Brendan Dawes
The Art of Form and Code

Brendandawes.com; after the simplicity bomb

On October 2nd 2010 I nuked my site with what I called the simplicity bomb. Out of the rubble came a much simpler site designed to not only bring content to the front but put in a place a system — indexhibit — that allowed me to concentrate on creating content and not have to think about the mechanism for displaying that content. I really didn't want to have to think about "web design".

Just over four months on what's been the effect of going for the nuclear option?

Well there's been several effects from the fallout. It's been completely liberating from a creative point of view — any type of content I put up is presented clearly without fuss or noise; I don't even have to decide what section it fits in as there are no sections and no categories. Less decisions for me to make, less time wasted.
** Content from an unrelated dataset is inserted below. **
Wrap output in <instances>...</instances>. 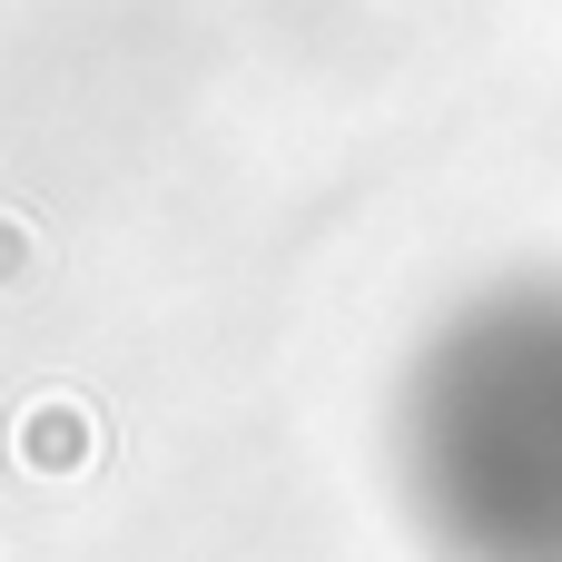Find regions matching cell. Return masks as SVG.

I can't tell you how liberating this is.

Because there are no categories everything is there on the first page; no sub-navigation, no hierarchy to traverse. Everything in a list. Simple.

Going off my stats, people find things much more than they did before; the bounce rate has dropped, the session length increased and the amount of people tweeting and sharing work has also increased.
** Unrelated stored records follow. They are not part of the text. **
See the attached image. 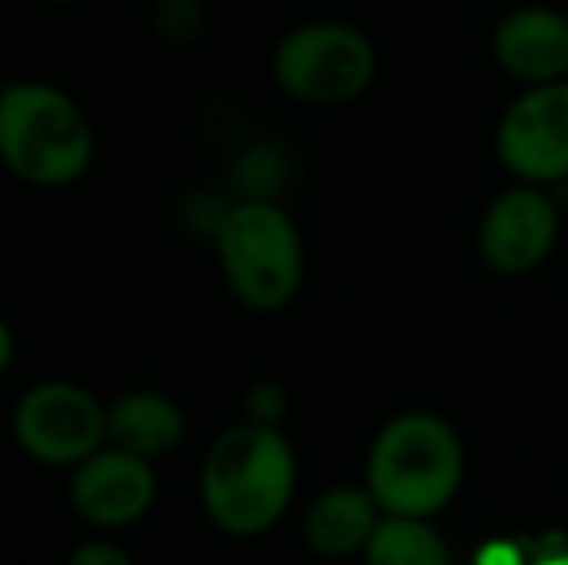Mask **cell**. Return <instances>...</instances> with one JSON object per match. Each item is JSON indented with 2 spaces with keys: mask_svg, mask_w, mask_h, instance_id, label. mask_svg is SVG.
I'll use <instances>...</instances> for the list:
<instances>
[{
  "mask_svg": "<svg viewBox=\"0 0 568 565\" xmlns=\"http://www.w3.org/2000/svg\"><path fill=\"white\" fill-rule=\"evenodd\" d=\"M67 500L70 512L98 535L135 527L140 519H148L159 500L155 461H143L105 442L93 457L67 473Z\"/></svg>",
  "mask_w": 568,
  "mask_h": 565,
  "instance_id": "cell-7",
  "label": "cell"
},
{
  "mask_svg": "<svg viewBox=\"0 0 568 565\" xmlns=\"http://www.w3.org/2000/svg\"><path fill=\"white\" fill-rule=\"evenodd\" d=\"M495 151L518 182L546 186L568 179V82L530 85L507 105Z\"/></svg>",
  "mask_w": 568,
  "mask_h": 565,
  "instance_id": "cell-8",
  "label": "cell"
},
{
  "mask_svg": "<svg viewBox=\"0 0 568 565\" xmlns=\"http://www.w3.org/2000/svg\"><path fill=\"white\" fill-rule=\"evenodd\" d=\"M43 4H78V0H43Z\"/></svg>",
  "mask_w": 568,
  "mask_h": 565,
  "instance_id": "cell-20",
  "label": "cell"
},
{
  "mask_svg": "<svg viewBox=\"0 0 568 565\" xmlns=\"http://www.w3.org/2000/svg\"><path fill=\"white\" fill-rule=\"evenodd\" d=\"M476 565H530V562H526V554L515 543H503L499 538V543H487L476 554Z\"/></svg>",
  "mask_w": 568,
  "mask_h": 565,
  "instance_id": "cell-17",
  "label": "cell"
},
{
  "mask_svg": "<svg viewBox=\"0 0 568 565\" xmlns=\"http://www.w3.org/2000/svg\"><path fill=\"white\" fill-rule=\"evenodd\" d=\"M561 236V213L541 186H510L479 221V256L499 275H526L549 260Z\"/></svg>",
  "mask_w": 568,
  "mask_h": 565,
  "instance_id": "cell-9",
  "label": "cell"
},
{
  "mask_svg": "<svg viewBox=\"0 0 568 565\" xmlns=\"http://www.w3.org/2000/svg\"><path fill=\"white\" fill-rule=\"evenodd\" d=\"M221 280L252 314H278L294 302L306 275V249L294 218L271 198H244L213 229Z\"/></svg>",
  "mask_w": 568,
  "mask_h": 565,
  "instance_id": "cell-4",
  "label": "cell"
},
{
  "mask_svg": "<svg viewBox=\"0 0 568 565\" xmlns=\"http://www.w3.org/2000/svg\"><path fill=\"white\" fill-rule=\"evenodd\" d=\"M67 565H135L113 535H90L67 554Z\"/></svg>",
  "mask_w": 568,
  "mask_h": 565,
  "instance_id": "cell-15",
  "label": "cell"
},
{
  "mask_svg": "<svg viewBox=\"0 0 568 565\" xmlns=\"http://www.w3.org/2000/svg\"><path fill=\"white\" fill-rule=\"evenodd\" d=\"M151 4H155L151 20H155V31L166 43L186 47L202 36V28H205L202 0H151Z\"/></svg>",
  "mask_w": 568,
  "mask_h": 565,
  "instance_id": "cell-14",
  "label": "cell"
},
{
  "mask_svg": "<svg viewBox=\"0 0 568 565\" xmlns=\"http://www.w3.org/2000/svg\"><path fill=\"white\" fill-rule=\"evenodd\" d=\"M298 492V457L278 426L232 423L210 442L197 468V500L221 535L260 538L278 527Z\"/></svg>",
  "mask_w": 568,
  "mask_h": 565,
  "instance_id": "cell-1",
  "label": "cell"
},
{
  "mask_svg": "<svg viewBox=\"0 0 568 565\" xmlns=\"http://www.w3.org/2000/svg\"><path fill=\"white\" fill-rule=\"evenodd\" d=\"M12 364H16V330L8 325V317L0 314V380L12 372Z\"/></svg>",
  "mask_w": 568,
  "mask_h": 565,
  "instance_id": "cell-18",
  "label": "cell"
},
{
  "mask_svg": "<svg viewBox=\"0 0 568 565\" xmlns=\"http://www.w3.org/2000/svg\"><path fill=\"white\" fill-rule=\"evenodd\" d=\"M278 418H283V395H278V387L260 384L247 395V423L278 426Z\"/></svg>",
  "mask_w": 568,
  "mask_h": 565,
  "instance_id": "cell-16",
  "label": "cell"
},
{
  "mask_svg": "<svg viewBox=\"0 0 568 565\" xmlns=\"http://www.w3.org/2000/svg\"><path fill=\"white\" fill-rule=\"evenodd\" d=\"M8 430L23 457L59 473L78 468L109 442L105 403L85 384L67 376L36 380L31 387H23L12 403Z\"/></svg>",
  "mask_w": 568,
  "mask_h": 565,
  "instance_id": "cell-6",
  "label": "cell"
},
{
  "mask_svg": "<svg viewBox=\"0 0 568 565\" xmlns=\"http://www.w3.org/2000/svg\"><path fill=\"white\" fill-rule=\"evenodd\" d=\"M364 565H453V554L429 519L383 515L364 551Z\"/></svg>",
  "mask_w": 568,
  "mask_h": 565,
  "instance_id": "cell-13",
  "label": "cell"
},
{
  "mask_svg": "<svg viewBox=\"0 0 568 565\" xmlns=\"http://www.w3.org/2000/svg\"><path fill=\"white\" fill-rule=\"evenodd\" d=\"M383 523V507L367 492V484H337L325 488L302 515V538L317 558H352L364 554L375 527Z\"/></svg>",
  "mask_w": 568,
  "mask_h": 565,
  "instance_id": "cell-12",
  "label": "cell"
},
{
  "mask_svg": "<svg viewBox=\"0 0 568 565\" xmlns=\"http://www.w3.org/2000/svg\"><path fill=\"white\" fill-rule=\"evenodd\" d=\"M464 481V445L442 415L406 411L375 434L364 484L383 515L434 519L453 504Z\"/></svg>",
  "mask_w": 568,
  "mask_h": 565,
  "instance_id": "cell-3",
  "label": "cell"
},
{
  "mask_svg": "<svg viewBox=\"0 0 568 565\" xmlns=\"http://www.w3.org/2000/svg\"><path fill=\"white\" fill-rule=\"evenodd\" d=\"M109 445L128 450L143 461H163L186 442L190 418L174 395L159 387H132L105 403Z\"/></svg>",
  "mask_w": 568,
  "mask_h": 565,
  "instance_id": "cell-11",
  "label": "cell"
},
{
  "mask_svg": "<svg viewBox=\"0 0 568 565\" xmlns=\"http://www.w3.org/2000/svg\"><path fill=\"white\" fill-rule=\"evenodd\" d=\"M372 39L341 20H310L291 28L271 51V78L298 105H348L375 82Z\"/></svg>",
  "mask_w": 568,
  "mask_h": 565,
  "instance_id": "cell-5",
  "label": "cell"
},
{
  "mask_svg": "<svg viewBox=\"0 0 568 565\" xmlns=\"http://www.w3.org/2000/svg\"><path fill=\"white\" fill-rule=\"evenodd\" d=\"M530 565H568V551H546V554H538Z\"/></svg>",
  "mask_w": 568,
  "mask_h": 565,
  "instance_id": "cell-19",
  "label": "cell"
},
{
  "mask_svg": "<svg viewBox=\"0 0 568 565\" xmlns=\"http://www.w3.org/2000/svg\"><path fill=\"white\" fill-rule=\"evenodd\" d=\"M98 159V132L70 90L43 78L0 85V167L23 186L62 190L85 179Z\"/></svg>",
  "mask_w": 568,
  "mask_h": 565,
  "instance_id": "cell-2",
  "label": "cell"
},
{
  "mask_svg": "<svg viewBox=\"0 0 568 565\" xmlns=\"http://www.w3.org/2000/svg\"><path fill=\"white\" fill-rule=\"evenodd\" d=\"M491 54L526 85L568 82V16L546 4L515 8L495 23Z\"/></svg>",
  "mask_w": 568,
  "mask_h": 565,
  "instance_id": "cell-10",
  "label": "cell"
}]
</instances>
But being me I started to play around with how it looked, at one point adding a slideshow of my work on the homepage. A few weeks later I removed it. I just preferred the simplicity of how it was before. There was space, there was room to breathe. Whenever I think about adding any new features to the site I ask myself "can it be justified?" More features does not make a better product.

Of course indexhibit is not perfect; there's no RSS feed (though you can hack one together) and I really need to work on making it look better on mobile devices. But even with those quirks I've finally found a system that is simple, uncomplicated and invisible.